Deep energy retrofit projects often target the same areas as a simple energy efficient remodel but go a step (or many steps) further to increase energy conservation to optimal levels. Sometimes, renewable energy generation is included in the retrofit. A deep energy retrofit project may include:
Many deep energy retrofits cut home energy use upwards of 70 percent, as compared with about 30 percent for weatherization. Some deep energy retrofits achieve net-zero energy use, with homes producing as much energy as they use from on-site renewable resources, such as solar power. The costs of deep energy retrofit projects depend significantly on the objectives of the project.
On one end of the deep energy retrofit spectrum, a project may reduce energy use by 50 percent to 60 percent. Technical strategies may include items such as significant air sealing, attic insulation, crawlspace insulation and sealing, and a whole-house ventilation system. For example, this project in Pasadena, Calif., reduced energy use by 50 percent.
On the other end of the spectrum, a project may achieve net-zero energy use and incorporate renewable energy production. In addition to significant envelope improvements (air sealing, insulation, windows and doors), such a project would replace mechanical systems and install a renewable-energy generation system. A deep energy retrofit recently performed on a home in Las Vegas as part the ReVision Home demonstration project targeted net-zero energy performance. The project replaced every mechanical system in the home, completely renovated the building envelope using state-of-the art insulation and air-sealing materials, and installed a solar photovoltaic system to general renewable energy for the home.
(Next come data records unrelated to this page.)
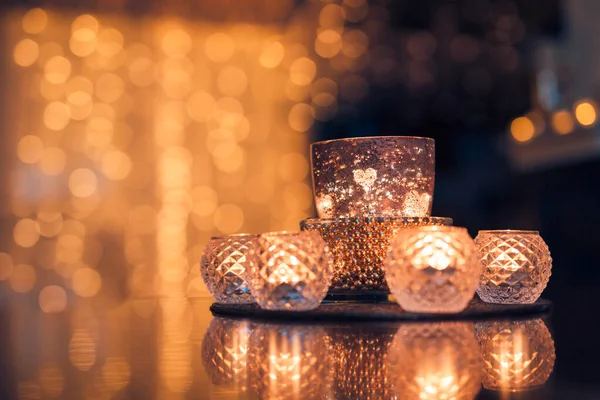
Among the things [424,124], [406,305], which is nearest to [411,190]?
[406,305]

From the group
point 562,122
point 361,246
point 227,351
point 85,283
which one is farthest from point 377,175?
point 85,283

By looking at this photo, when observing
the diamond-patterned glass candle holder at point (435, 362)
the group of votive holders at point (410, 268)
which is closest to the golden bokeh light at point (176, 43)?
the group of votive holders at point (410, 268)

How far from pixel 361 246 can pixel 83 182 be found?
2.53m

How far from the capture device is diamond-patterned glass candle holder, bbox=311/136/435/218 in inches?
40.4

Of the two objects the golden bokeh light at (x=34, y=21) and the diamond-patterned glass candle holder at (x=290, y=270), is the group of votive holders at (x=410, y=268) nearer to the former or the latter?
the diamond-patterned glass candle holder at (x=290, y=270)

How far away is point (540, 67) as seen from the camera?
2.99 metres

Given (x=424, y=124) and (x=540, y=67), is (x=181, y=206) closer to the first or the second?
(x=424, y=124)

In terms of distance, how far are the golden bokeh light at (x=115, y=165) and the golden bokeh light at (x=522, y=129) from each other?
150 cm

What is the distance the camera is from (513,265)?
0.90 metres

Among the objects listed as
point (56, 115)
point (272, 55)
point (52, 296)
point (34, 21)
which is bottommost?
point (52, 296)

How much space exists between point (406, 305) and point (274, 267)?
0.13 meters

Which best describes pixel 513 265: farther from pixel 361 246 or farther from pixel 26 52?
pixel 26 52

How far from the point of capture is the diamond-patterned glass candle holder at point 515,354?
521 mm

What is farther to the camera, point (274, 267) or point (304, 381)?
point (274, 267)
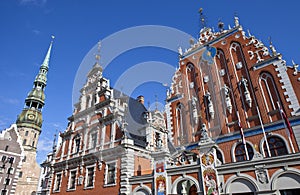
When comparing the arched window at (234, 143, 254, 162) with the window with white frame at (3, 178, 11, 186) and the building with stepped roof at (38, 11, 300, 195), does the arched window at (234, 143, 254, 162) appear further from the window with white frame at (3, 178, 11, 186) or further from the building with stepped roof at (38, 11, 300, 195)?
the window with white frame at (3, 178, 11, 186)

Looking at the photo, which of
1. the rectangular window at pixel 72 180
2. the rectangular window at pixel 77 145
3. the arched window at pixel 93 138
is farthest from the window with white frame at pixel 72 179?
the arched window at pixel 93 138

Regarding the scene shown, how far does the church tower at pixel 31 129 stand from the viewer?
51.0 metres

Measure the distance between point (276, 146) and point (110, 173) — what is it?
14.0 metres

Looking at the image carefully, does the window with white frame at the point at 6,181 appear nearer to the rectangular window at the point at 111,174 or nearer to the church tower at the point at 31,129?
the church tower at the point at 31,129

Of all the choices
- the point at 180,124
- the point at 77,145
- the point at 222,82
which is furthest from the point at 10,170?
the point at 222,82

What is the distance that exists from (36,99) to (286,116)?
64.2 meters

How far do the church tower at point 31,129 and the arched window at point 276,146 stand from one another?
5589cm

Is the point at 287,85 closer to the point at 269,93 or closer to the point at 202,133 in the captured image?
the point at 269,93

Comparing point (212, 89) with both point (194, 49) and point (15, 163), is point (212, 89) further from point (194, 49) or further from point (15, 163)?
point (15, 163)

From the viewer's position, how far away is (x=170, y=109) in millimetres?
22312

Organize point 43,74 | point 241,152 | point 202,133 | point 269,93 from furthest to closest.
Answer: point 43,74 < point 202,133 < point 269,93 < point 241,152

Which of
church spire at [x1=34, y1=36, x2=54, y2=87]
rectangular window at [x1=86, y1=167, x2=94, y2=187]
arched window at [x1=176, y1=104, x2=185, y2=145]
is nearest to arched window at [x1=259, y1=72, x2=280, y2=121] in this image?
arched window at [x1=176, y1=104, x2=185, y2=145]

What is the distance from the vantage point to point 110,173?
1889 centimetres

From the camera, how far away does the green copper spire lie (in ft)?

These sorts of projects show us what's possible and encourage professionals, consumers and manufacturers to develop innovative solutions that will be affordable in the coming decades. The place to start on the path to a deep-energy retrofit, as with any energy-improvement effort, is with a thorough home energy audit. In this case, skip the utility-company audit suggested in our other home-energy sections. The bottom line is that you'll need a skilled, experienced contractor to perform a professional audit (not a survey) and to help you make decisions about how to move forward. Same goes for do-it-yourself surveys and tools offered online. They're useful when you’re performing weatherization and moderate energy-improvement projects, but not when undertaking a deep-energy retrofit. If you had the sniffles, you might ask your neighbor for an over-the-counter remedy recommendation. If you had pneumonia, you'd be wise to see a doctor.
Once your audit is complete, you have a road map to use to determine what measures you'll undertake. A qualified energy contractor can provide you with bids for achieving specific energy-performance goals. There are great resources available to help you understand available tax credits, rebates, and loans to finance a deep energy retrofit project. You also might want to contact the U.S. Department of Energy's Building America Program to find out if it has an interest in new retrofit research projects. You might just get some free design-engineering services, but don't tell them we said so.